Results based on CIS-3 data.

Non-R&D and R&D innovators are similar and dissimilar. The effect on innovation activities on the performance of the enterprise is not that much different (Table 4), but non-R&D innovators do consider universities and government research institutes as less important sources of information for their innovation activities. Non-R&D innovators also introduce less products which are also new to their market and the share of non-R&D innovators receiving public support from their central government or the EU is less than half that of the R&D innovators. Both non-R&D and R&D innovators face almost the same barriers to innovation and share similar objectives of innovation. The fact whether or not a firm engages in R&D is still an extremely important firm characteristic from a policy perspective as R&D performers are the target of most policy actions.

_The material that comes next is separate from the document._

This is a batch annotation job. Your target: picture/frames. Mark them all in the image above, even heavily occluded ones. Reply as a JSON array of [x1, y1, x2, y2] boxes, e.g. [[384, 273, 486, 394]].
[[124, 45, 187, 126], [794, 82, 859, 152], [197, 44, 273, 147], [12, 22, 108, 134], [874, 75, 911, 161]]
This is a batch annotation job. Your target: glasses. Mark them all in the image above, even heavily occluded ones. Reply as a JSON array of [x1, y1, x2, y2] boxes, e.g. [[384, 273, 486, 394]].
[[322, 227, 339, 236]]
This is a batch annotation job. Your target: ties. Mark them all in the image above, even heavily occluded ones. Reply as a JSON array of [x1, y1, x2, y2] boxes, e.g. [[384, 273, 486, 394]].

A failure to differentiate between non-R&D and R&D innovators reduces the effectiveness of both (academic) analyses of innovative firms and the effectiveness of public policies to stimulate innovation.

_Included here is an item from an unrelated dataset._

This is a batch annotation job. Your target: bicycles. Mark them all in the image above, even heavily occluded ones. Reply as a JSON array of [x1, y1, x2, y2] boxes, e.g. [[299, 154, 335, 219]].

Given that a significant number of firms innovate without any R&D, non-R&D innovation activities should have drawn considerable attention from academics and policy makers. In fact, the Oslo Manual provides a broad definition of innovation in recognition of the facts that diffusion is crucial to realizing the economic benefits of innovation and that R&D only covers a part of all of the different methods that firms use to innovate. However, there is lack of systematic studies on other means that firms use to innovate and through research that links different types of innovation to performances of firms.

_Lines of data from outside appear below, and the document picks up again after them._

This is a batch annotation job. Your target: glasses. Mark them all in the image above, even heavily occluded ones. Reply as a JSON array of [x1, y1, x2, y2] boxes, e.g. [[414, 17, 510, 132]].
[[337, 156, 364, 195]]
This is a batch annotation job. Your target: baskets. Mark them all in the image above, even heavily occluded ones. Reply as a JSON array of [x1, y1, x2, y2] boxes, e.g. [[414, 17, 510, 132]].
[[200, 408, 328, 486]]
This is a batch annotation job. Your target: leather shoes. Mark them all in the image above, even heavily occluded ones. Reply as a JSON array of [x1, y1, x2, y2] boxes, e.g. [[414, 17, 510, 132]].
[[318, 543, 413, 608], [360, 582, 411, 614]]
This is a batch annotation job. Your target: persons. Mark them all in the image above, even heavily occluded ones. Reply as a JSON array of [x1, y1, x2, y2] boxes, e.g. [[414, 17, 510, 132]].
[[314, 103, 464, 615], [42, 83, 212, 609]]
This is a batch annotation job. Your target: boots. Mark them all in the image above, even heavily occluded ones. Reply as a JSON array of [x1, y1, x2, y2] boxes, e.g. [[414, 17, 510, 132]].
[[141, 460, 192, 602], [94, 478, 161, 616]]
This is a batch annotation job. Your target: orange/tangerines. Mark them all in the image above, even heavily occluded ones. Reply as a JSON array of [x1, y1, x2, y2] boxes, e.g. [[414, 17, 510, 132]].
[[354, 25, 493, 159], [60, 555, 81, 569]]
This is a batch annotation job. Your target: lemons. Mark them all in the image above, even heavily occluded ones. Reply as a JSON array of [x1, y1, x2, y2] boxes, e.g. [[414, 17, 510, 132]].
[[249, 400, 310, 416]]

The Community Innovation Survey (CIS) collects only a limited amount of information on precisely how non-R&D innovators innovate. In order to provide more statistical information on how these firms innovators, the Innobarometer (IB) 2007 survey was performed to delve further into the methods used by non-R&D performing firms to innovate and to see if one of the methods is based on ‘user driven’ innovation. The forthcoming EIS thematic paper on non-R&D based innovation provides results based on an econometric analysis of the IB data.


[1] http://www.proinno-europe.eu/extranet/index.cfm?fuseaction=page.display&topicID=282&parentID=51 (Forthcoming)

[2] Non-R&D innovation is not the same as non-technological innovation. The latter includes organisational and marketing innovations, where an organisational innovation is the implementation of new or significant changes in firm structure or management methods intended to improve a firm’s knowledge, quality of goods and services or the efficiency of work flows and a marketing innovation is the implementation of new or significantly improved designs or sales methods intended to increase the appeal of goods or services or to enter new markets.